> **Passage to read**
────────────────────────────────────────

15 December 2016 – Jason Silcock, who has spearheaded the Saint Andrew’s outdoor education programme at Donkerpoort, will be immigrating to New Zealand shortly. In three years on the Saints’ staff, he made a noteworthy mark on the school.
From Colesberg, Jason’s relationship with Saints began in 1993 when he entered the school in grade two. He stayed on through grade 12, finishing in 2001, having passed through Dunn, Storey and Chandler houses.
Recalling those times recently, he laughed: “I know Kassie [van Kasterop] and Daan de Wet extra well. Hence why I was not a prefect. But those were fun times.”
To this day, he said, his best friends remain those he made while at Saint Andrew’s.
Jason Silcock attended Saint Andrew’s from grade two and matriculated from the school in 2001. He returned as a teacher in 2014.
After school, he studied at the University of the Free State before heading abroad to Scotland where he worked at an outdoor leisure centre for a year. “It was good fun and I learnt a lot,” Jason said.
He returned to South Africa and worked at Pridwin Preparatory School in Melrose, Johannesburg. While there he started a business bringing children to Colesberg for basic outdoor activities.

────────────────────────────────────────

> **What to do**
(1) In the rows, swap "miner" for "worker" from the line with "Is the miner" through the end of the rows, and give those lines back with nothing else changed.
(2) Carry on the article about Jason Silcock from where it ends.
The article about Jason Silcock and the rows have no connection to each other.

> **Stored data**
────────────────────────────────────────

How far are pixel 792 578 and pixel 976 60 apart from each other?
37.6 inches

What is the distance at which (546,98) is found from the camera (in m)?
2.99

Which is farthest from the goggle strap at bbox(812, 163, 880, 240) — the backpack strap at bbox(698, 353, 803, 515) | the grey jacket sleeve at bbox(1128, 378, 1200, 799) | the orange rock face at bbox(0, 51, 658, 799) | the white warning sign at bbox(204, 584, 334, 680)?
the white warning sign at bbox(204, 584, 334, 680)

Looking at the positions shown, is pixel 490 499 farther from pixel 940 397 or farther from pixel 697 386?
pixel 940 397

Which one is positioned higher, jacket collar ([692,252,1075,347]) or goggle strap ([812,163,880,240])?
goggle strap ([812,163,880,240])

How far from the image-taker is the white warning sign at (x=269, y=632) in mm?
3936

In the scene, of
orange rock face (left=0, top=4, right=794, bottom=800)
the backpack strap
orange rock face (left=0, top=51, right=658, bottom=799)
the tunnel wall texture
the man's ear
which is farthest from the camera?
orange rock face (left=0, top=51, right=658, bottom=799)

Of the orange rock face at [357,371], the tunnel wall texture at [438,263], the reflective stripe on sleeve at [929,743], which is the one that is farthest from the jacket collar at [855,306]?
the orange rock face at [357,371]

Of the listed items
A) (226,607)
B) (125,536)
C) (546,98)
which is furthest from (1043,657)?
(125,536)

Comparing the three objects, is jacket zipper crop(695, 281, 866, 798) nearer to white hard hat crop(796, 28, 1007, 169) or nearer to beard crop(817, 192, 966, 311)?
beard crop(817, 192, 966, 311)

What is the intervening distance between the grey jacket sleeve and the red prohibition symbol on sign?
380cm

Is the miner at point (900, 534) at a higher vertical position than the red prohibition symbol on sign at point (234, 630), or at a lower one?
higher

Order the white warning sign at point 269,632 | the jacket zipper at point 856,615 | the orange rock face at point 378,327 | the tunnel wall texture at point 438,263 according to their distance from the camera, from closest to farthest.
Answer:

────────────────────────────────────────

> **Answer list**
(1)
Is the worker at point (900, 534) at a higher vertical position than the red prohibition symbol on sign at point (234, 630), or at a lower one?
higher

Order the white warning sign at point 269,632 | the jacket zipper at point 856,615 | the orange rock face at point 378,327 | the tunnel wall texture at point 438,263 according to their distance from the camera, from closest to farthest.
Answer:

(2)
When his father passed away, Jason and his wife, Stacey Joy decided to move to the Free State, so that they could help with the family farm.
“I took a chance’
“We moved to Bloem and I was fortunate enough to get a post with Saints. They needed someone to kick-start their outdoor camping programme at Donkerpoort. I took a chance, applied and got it.
“I didn’t think twice. I thought starting something like this I would be comfortable. I did apply to other schools in Bloem, but I was hoping and praying to get into Saint Andrew’s, because I knew I would feel a lot more comfortable.”
Returning to Saints took some adjustment, he chuckled: “Coming here, it was a bit strange. I called Pierre Grobler Mister Grobler and he yelled at me and said ‘no, no, no, we’re work colleagues, you call me Pierre’. That was a bit weird. But I settled down so well.
“We’re like a family now. It would be very easy to come back and visit and say howzit to everyone.”
Jason Silcock talks to a group of boys at the Gariep Dam during the grade four camp.
With Jason leading the way, the outdoor education programme has gone from strength to strength. “I hope I have left a bit of a legacy at Donkerpoort,” he said. “Things have kick-started there really nicely. The better facilities have enabled us to do more for the kids and get better results.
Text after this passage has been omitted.